• **Description of the task**: A verbatim transcription of every record below is required.

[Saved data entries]
○ ○ ○ ○ ○ ○ ○
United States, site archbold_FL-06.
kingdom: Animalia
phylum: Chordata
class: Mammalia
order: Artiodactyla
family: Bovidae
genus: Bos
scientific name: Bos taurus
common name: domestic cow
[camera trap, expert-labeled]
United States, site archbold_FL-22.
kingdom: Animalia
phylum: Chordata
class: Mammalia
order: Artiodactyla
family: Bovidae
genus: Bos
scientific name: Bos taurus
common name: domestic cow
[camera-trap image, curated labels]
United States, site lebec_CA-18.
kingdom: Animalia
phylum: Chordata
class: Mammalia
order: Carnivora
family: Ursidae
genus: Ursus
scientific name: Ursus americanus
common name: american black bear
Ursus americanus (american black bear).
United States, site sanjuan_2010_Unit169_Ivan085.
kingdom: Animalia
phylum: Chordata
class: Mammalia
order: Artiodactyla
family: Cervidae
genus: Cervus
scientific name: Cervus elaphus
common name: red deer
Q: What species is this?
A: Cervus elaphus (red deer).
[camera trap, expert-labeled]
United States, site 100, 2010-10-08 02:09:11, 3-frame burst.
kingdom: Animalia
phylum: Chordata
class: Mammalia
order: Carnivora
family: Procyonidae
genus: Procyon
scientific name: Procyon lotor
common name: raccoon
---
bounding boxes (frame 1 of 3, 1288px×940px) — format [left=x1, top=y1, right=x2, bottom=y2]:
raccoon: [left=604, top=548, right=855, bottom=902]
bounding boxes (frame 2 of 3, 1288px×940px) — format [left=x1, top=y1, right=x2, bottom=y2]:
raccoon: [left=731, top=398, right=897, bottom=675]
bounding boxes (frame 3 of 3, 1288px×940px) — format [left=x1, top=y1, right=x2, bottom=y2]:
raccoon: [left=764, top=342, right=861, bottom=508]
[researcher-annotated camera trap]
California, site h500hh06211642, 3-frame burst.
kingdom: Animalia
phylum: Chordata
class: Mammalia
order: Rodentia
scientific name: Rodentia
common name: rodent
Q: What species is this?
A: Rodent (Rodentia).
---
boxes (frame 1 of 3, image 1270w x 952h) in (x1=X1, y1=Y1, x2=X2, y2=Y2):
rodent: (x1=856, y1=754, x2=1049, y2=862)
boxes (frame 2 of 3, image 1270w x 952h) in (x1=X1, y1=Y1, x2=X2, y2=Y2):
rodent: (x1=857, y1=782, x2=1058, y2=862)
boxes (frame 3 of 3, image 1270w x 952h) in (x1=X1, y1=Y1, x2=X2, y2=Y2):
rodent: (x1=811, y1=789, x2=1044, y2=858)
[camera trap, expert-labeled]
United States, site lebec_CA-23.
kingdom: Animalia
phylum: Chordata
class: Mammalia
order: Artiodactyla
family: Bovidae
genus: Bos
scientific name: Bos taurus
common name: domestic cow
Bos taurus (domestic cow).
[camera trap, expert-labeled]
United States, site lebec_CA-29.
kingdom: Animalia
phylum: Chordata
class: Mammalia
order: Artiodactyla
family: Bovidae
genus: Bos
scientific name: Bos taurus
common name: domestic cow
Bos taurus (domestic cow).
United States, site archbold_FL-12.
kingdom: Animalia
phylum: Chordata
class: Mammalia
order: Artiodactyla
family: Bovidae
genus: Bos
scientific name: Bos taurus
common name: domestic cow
○ ○ ○ ○ ○ ○ ○
• **Exercise solution**:
United States, site archbold_FL-06.
kingdom: Animalia
phylum: Chordata
class: Mammalia
order: Artiodactyla
family: Bovidae
genus: Bos
scientific name: Bos taurus
common name: domestic cow
[camera trap, expert-labeled]
United States, site archbold_FL-22.
kingdom: Animalia
phylum: Chordata
class: Mammalia
order: Artiodactyla
family: Bovidae
genus: Bos
scientific name: Bos taurus
common name: domestic cow
[camera-trap image, curated labels]
United States, site lebec_CA-18.
kingdom: Animalia
phylum: Chordata
class: Mammalia
order: Carnivora
family: Ursidae
genus: Ursus
scientific name: Ursus americanus
common name: american black bear
Ursus americanus (american black bear).
United States, site sanjuan_2010_Unit169_Ivan085.
kingdom: Animalia
phylum: Chordata
class: Mammalia
order: Artiodactyla
family: Cervidae
genus: Cervus
scientific name: Cervus elaphus
common name: red deer
Q: What species is this?
A: Cervus elaphus (red deer).
[camera trap, expert-labeled]
United States, site 100, 2010-10-08 02:09:11, 3-frame burst.
kingdom: Animalia
phylum: Chordata
class: Mammalia
order: Carnivora
family: Procyonidae
genus: Procyon
scientific name: Procyon lotor
common name: raccoon
---
bounding boxes (frame 1 of 3, 1288px×940px) — format [left=x1, top=y1, right=x2, bottom=y2]:
raccoon: [left=604, top=548, right=855, bottom=902]
bounding boxes (frame 2 of 3, 1288px×940px) — format [left=x1, top=y1, right=x2, bottom=y2]:
raccoon: [left=731, top=398, right=897, bottom=675]
bounding boxes (frame 3 of 3, 1288px×940px) — format [left=x1, top=y1, right=x2, bottom=y2]:
raccoon: [left=764, top=342, right=861, bottom=508]
[researcher-annotated camera trap]
California, site h500hh06211642, 3-frame burst.
kingdom: Animalia
phylum: Chordata
class: Mammalia
order: Rodentia
scientific name: Rodentia
common name: rodent
Q: What species is this?
A: Rodent (Rodentia).
---
boxes (frame 1 of 3, image 1270w x 952h) in (x1=X1, y1=Y1, x2=X2, y2=Y2):
rodent: (x1=856, y1=754, x2=1049, y2=862)
boxes (frame 2 of 3, image 1270w x 952h) in (x1=X1, y1=Y1, x2=X2, y2=Y2):
rodent: (x1=857, y1=782, x2=1058, y2=862)
boxes (frame 3 of 3, image 1270w x 952h) in (x1=X1, y1=Y1, x2=X2, y2=Y2):
rodent: (x1=811, y1=789, x2=1044, y2=858)
[camera trap, expert-labeled]
United States, site lebec_CA-23.
kingdom: Animalia
phylum: Chordata
class: Mammalia
order: Artiodactyla
family: Bovidae
genus: Bos
scientific name: Bos taurus
common name: domestic cow
Bos taurus (domestic cow).
[camera trap, expert-labeled]
United States, site lebec_CA-29.
kingdom: Animalia
phylum: Chordata
class: Mammalia
order: Artiodactyla
family: Bovidae
genus: Bos
scientific name: Bos taurus
common name: domestic cow
Bos taurus (domestic cow).
United States, site archbold_FL-12.
kingdom: Animalia
phylum: Chordata
class: Mammalia
order: Artiodactyla
family: Bovidae
genus: Bos
scientific name: Bos taurus
common name: domestic cow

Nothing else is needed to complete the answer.